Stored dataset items
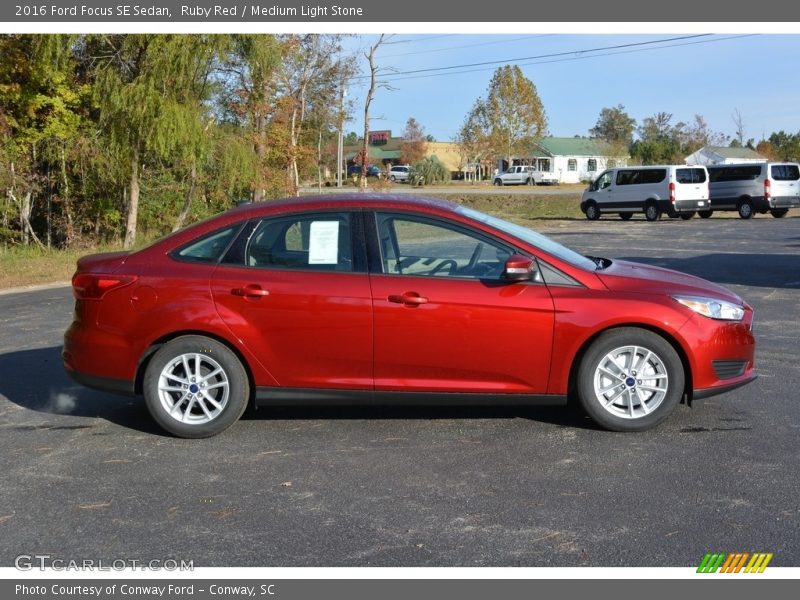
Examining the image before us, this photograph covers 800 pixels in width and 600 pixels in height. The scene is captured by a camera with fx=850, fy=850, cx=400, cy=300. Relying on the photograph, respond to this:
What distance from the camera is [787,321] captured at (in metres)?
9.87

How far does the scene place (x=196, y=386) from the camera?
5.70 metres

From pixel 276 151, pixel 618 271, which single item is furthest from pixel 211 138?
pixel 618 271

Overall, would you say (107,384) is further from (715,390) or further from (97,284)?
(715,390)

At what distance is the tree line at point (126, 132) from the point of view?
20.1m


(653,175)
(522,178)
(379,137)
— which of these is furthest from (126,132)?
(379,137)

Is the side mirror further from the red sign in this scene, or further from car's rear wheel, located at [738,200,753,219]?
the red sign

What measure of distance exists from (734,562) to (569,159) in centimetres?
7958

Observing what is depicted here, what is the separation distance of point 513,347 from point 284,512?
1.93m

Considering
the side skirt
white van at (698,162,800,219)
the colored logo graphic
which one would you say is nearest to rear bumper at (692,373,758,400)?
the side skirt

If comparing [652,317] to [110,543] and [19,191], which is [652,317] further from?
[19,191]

What you have to do:
Quote every row above word for word, and please leave the pictures out.

Expected answer:
Examining the image before us, this photograph covers 800 pixels in width and 600 pixels in height. The scene is captured by a camera with fx=850, fy=850, cx=400, cy=300. Relying on the photograph, respond to this:
What distance from the camera is [787,321] captured at (in metres)?
9.87

How far does the scene place (x=196, y=386) from the camera?
5.70 metres

From pixel 276 151, pixel 618 271, which single item is furthest from pixel 211 138?
pixel 618 271

Overall, would you say (107,384) is further from (715,390) or further from (97,284)?
(715,390)

At what distance is the tree line at point (126, 132) from the point of view?
20.1m


(653,175)
(522,178)
(379,137)
— which of these is furthest from (126,132)?
(379,137)

Is the side mirror further from the red sign in this scene, or further from car's rear wheel, located at [738,200,753,219]?
the red sign

What measure of distance exists from (734,562) to (569,159) in centimetres?
7958

Observing what is depicted here, what is the separation distance of point 513,347 from point 284,512?
1.93m

Considering
the side skirt
white van at (698,162,800,219)
the colored logo graphic
which one would you say is nearest to rear bumper at (692,373,758,400)?
the side skirt

If comparing [652,317] to [110,543] and [19,191], which is [652,317] further from?
[19,191]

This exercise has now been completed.